Choosing a neurodiversity-friendly Scout group

Just like schools, every Scout group is different: It may be wise to try several Scout groups before choosing one to stay at. 

Some Scout Leaders and groups have extensive experience with neurodiverse Scouts. Others may think they don’t have any at all (although it’s likely this isn’t quite accurate – they may have just not realised!) 

Ask:

  • “Can you send me a copy of your program for this term?” Seeing a term program will give you an idea.
  • “Do you have experience with neurodiverse Scouts?” Some groups will have lots of experience – some very little.

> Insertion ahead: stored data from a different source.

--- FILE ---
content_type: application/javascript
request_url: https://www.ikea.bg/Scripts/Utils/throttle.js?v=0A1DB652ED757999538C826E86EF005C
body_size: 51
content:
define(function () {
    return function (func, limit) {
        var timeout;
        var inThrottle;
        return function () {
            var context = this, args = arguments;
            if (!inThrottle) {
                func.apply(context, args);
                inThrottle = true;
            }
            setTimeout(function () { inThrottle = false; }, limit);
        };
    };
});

This question also gives leaders an opportunity to ask about your child.
  • “How large is your group?” While it’s not a sure-fire way to check for excellence, large groups with lots of youth members are usually the ones with welcoming, organised leaders, a vibrant program and young people who feel supported and empowered. If your Scout prefers small groups, you may want to seek out a group with less Scouts. Small groups may also have a higher adult-to-youth ratio and be a less scary environment for some children.
  • “What expectations do you have of parents?” Scouting only runs because of volunteers. Every group has different expectations of parents and family – if you don’t feel confident volunteering to be a leader, discuss how you can be involved in the committee or informally. Being involved is the best way to monitor how your Scout is going and to be able to help make changes when needed.
  • Tell them about what you are looking for. Would you like your child to have more opportunities to build their independence and participate in adventurous activities? Is their focus making friends and developing a social network rather than on obtaining badges? Every group is different, so talking about your expectations is a good way to check whether you are both enthusiastic about the same opportunities.

When you do visit a Scout group, be sure to stick around – even if just for a few minutes. Although it’s normal to be focused on your child, keep an eye also on the leaders involved. Do they seem in control of what’s happening? 

Talk to your child afterwards: Did they feel comfortable? Did they enjoy it?

Don’t be afraid to try multiple groups until you find one which is the right fit for your child – and you. A supportive Scout group can be a great resource for young people who may not feel supported at school and can provide a sense of familiarity and connection when other situations in their life are changing.